The planned 10,000 metre hole will aim to pierce through ten layers of rock and could even end up finding signs of life as suggested by discoveries in past boreholes.
And the objective? To reach rocks and minerals that could date back to around 145 million years ago – or the Cretaceous period.
Findings from the mission may help alert China to environmental hazards such as volcanoes and earthquakes, whilst also identifying potentially valuable minerals lurking below.
Past expeditions have also unearthed signs of life – with one project discovering signs of life under the surface. Don’t worry, it wasn’t subterranean humans or any other horror movie tropes.
That borehole unearthed plankton 4 miles below the surface.
That project won’t be surpassed by this new – admittedly massive – attempt. The deepest ever dug – the one that discovered the plankton – was in Russia.
The Kola Superdeep Borehole – just a really big hole in the ground – ended up reaching over 11,000 meters below sea level after being started by Soviet scientists in 1970. They had to abandon the project after hitting extremely high temperatures that they weren’t expecting. Interesting.

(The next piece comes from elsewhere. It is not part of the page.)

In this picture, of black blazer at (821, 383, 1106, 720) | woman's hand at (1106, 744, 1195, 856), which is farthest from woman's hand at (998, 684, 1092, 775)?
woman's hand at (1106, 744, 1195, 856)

The Chinese project isn’t going to be easy. It’s not as simple as digging straight down into the Earth’s crust and hoping for the best. It’s also extremely costly and time-consuming.
“The construction difficulty of the drilling project can be compared to a big truck driving on two thin steel cables,” Sun Jinsheng, an academic from the Chinese Academy of Engineering, told news agency Xinhua.